To generate more than one views, any array of visual encodings can be specified.

```json
{
"$visualize": [
{
"mark": "bar",
"color": "steelblue",
"x": "MotherEdu",
"height": "Babies"
},
{
"mark": "line",
"color": "steelblue",
"x": "MotherEdu",
"y": "AvgWeight",
"size": 5
}
]
}
```
This will generate two bar charts in a column stack ([see example here](#/play/bar-charts2)).

### Custom View Arrangement

The *view* function can be used to compose different view arrangements.

```javascript
view({id, width, height, padding, offset})
```

#### Example
```javascript
p4(config).views([
{
"id": "c1",
"width": 360,
"height": 360,
"padding": {"left": 120, "right": 10, "top": 10, "bottom": 50},
"offset": [380, 0]
},
{
"id": "c2",
"width": 360,
"height": 360,
"padding": {"left": 120, "right": 10, "top": 10, "bottom": 50},
"offset": [0, 0]
}
],
);
```
See this example in [Online Editor](#/play/brush-link).
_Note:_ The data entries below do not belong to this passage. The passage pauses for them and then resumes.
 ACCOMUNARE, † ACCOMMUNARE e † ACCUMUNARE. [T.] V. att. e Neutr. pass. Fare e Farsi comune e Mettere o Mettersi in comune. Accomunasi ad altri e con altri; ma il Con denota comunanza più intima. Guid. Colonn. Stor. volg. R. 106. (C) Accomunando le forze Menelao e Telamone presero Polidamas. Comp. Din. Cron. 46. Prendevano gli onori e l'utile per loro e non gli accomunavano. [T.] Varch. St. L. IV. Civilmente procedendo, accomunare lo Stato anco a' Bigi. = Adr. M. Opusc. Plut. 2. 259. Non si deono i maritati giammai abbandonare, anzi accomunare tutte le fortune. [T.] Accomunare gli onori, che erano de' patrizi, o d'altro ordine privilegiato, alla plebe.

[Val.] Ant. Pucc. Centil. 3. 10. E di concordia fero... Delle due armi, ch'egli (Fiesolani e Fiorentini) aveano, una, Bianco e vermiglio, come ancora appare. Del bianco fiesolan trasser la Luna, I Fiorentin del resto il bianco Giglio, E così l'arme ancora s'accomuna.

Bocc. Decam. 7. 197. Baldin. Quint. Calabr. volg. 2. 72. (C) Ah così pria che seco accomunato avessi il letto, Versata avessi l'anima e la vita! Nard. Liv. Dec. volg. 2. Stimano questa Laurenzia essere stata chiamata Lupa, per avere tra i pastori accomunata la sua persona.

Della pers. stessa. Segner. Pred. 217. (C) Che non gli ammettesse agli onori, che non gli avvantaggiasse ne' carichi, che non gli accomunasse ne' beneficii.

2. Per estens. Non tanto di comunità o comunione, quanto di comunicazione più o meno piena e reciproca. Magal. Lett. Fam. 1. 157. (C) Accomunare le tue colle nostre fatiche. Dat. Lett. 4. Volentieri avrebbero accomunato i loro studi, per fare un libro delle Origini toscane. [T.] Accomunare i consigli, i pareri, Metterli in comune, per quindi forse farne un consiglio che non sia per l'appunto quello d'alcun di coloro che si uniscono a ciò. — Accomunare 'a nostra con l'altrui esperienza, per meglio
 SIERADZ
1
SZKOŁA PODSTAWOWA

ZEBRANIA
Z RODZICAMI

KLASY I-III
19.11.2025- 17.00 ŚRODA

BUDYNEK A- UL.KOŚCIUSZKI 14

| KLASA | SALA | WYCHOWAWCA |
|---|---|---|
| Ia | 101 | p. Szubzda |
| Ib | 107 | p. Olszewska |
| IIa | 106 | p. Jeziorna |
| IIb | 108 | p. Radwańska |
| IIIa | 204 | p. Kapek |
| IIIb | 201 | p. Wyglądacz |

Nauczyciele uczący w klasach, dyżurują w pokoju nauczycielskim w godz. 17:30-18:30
### Current Limitations and Known Issues
- Only 24-bit, single floating point precision is supported.
- Data size cannot be larger than the max size supported by WebGL texture, which is typically 8096 x 8096.

### Publication
P4 was first developed to leverage WebGL for GPU-accelerated data processing. The support for interactive visualizations is added based on the research work documented in the following paper:

Li JK, Ma KL. [P4: Portable Parallel Processing Pipelines for Interactive Information Visualization](https://ieeexplore.ieee.org/abstract/document/8468065). IEEE transactions on visualization and computer graphics. 2018 Sep 19.

## Acknowledgement
This research was sponsored in part by the U.S. National Science Foundation through grant NSF IIS-1528203 and U.S. Department of Energy through grant DE-SC0014917.